Miyazaki's Ponyo On The Cliff By The Sea, produced by Studio Ghibli, topped the charts, earning $172m. Like five other top 10 films, it was distributed by Toho, whose activities span film production, distribution and exhibition, and television, video, music, stage and related fields. With more than 500 of Japan's 3,359 screens, Toho is the industry leader and enjoys strong relationships with producers and broadcasters.
Yoshiko Fukuda, manager at Toho's international business department, notes: 'Toho's strength may be its ability to estimate the box office of a movie from past statistics. From it we form our yearly line-up, book theatres and plan our promotion. This does not only include our animation movie series, such as Pokemon, Doraemon, Detective Conan, Naruto and Studio Ghibli works, but also feature titles made by directors or cast we've worked with in the past.'
'To become a really huge hit you need to get teenagers and even children on board, and they prefer local films where they don't have to read subtitles,' says Fumiko Nagata of Nippon Television Network (NTV)'s film programming division. 'They will go to see the same film again and again if they like it, creating huge hits. But it's getting more and more difficult for foreign films.'
NTV's recent hit 20th Century Boys was based on a popular manga series and distributed by Toho. The production consortium was headed by NTV and included publisher Shogakan, video company VAP and NTV parent company Yomiuri Shimbun, a major daily newspaper, and affiliate Yomiuri TV.
Even Shochiku's Departures - the winner of the best foreign-language film at the Oscars last month, a slew of Japanese Academy Awards and a big hit at home - is based on a story familiar to Japanese audiences.
'Masahiro Motoki, a very well-known actor in Japan, came up with the idea for Departures after reading the story in the news of a man who did make-up for the deceased. He talked about it with the director (Yojiro Takita) and the producer at TBS and that's how this hit came about,' says Miyuki Takamatsu, media business department, TBS.
'Nowadays, most Japanese people get much of their daily information from television. People like to go for what they are familiar with, and they like to see the same actors and characters who are well known through TV by most Japanese people.'
Hollywood films that were hits in many other territories underperformed in Japan. 'The Dark Knight made money in Japan, but did not match our expectations,' says Kunio Yamada, director of sales, Warner Bros Pictures, Warner Entertainment Japan Inc.
Except for the Spider-Man franchise, film adaptations of non-Japanese comic-book superheroes cannot transcend the genre. Reasons often cited are that US superheroes wear uncool costumes, are unsympathetic and/or have excessively macho characters who might kill their enemies. The themes of these films are considered too mature for young audiences.
'Japanese parents go in droves year after year to the familiar and risk-free local franchises Doraemon, Pocket Monsters, Crayon Shinchan and to this year's Miyazaki animation,' adds Yamada.

● **OBJECTIVES**
(1) Based on the passage on the Japanese film market, decide whether each statement agrees with it: (a) Toho has more than 500 of Japan's screens; (b) Ponyo On The Cliff By The Sea was distributed by Shochiku; (c) the production consortium for 20th Century Boys was headed by TBS. For each, answer yes or no and quote the deciding words.
(2) According to the passage on the Japanese film market, who came up with the idea for Departures?
The entries that follow the passage on the Japanese film market are not needed for the work here.

● **SUPPLIED ENTRIES**
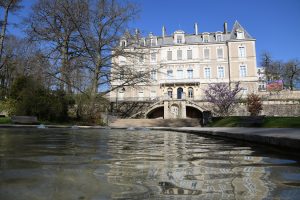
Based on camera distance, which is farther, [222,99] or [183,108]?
[183,108]

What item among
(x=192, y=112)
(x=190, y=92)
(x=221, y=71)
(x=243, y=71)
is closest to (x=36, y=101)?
(x=192, y=112)

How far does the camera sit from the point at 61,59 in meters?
23.3

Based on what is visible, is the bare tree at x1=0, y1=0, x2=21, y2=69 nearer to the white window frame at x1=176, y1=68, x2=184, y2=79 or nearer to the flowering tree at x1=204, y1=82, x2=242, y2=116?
the flowering tree at x1=204, y1=82, x2=242, y2=116

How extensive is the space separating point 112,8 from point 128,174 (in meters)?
23.1

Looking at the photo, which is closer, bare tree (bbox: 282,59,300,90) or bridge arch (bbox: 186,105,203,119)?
bridge arch (bbox: 186,105,203,119)

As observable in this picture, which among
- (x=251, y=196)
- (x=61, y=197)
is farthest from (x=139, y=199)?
(x=251, y=196)

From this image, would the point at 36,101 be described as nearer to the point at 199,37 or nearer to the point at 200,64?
the point at 200,64

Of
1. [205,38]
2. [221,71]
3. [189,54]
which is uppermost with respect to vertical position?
[205,38]

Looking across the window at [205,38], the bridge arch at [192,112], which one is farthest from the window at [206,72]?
the bridge arch at [192,112]

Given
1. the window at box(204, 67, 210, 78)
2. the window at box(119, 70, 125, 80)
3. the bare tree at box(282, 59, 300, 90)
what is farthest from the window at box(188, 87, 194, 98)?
the window at box(119, 70, 125, 80)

● **IN RESPONSE**
(1)
(a) Yes: "With more than 500 of Japan's 3,359 screens, Toho is the industry leader"
(b) No: "it was distributed by Toho"
(c) No: "The production consortium was headed by NTV"

(2) Masahiro Motoki, a very well-known actor in Japan, came up with the idea.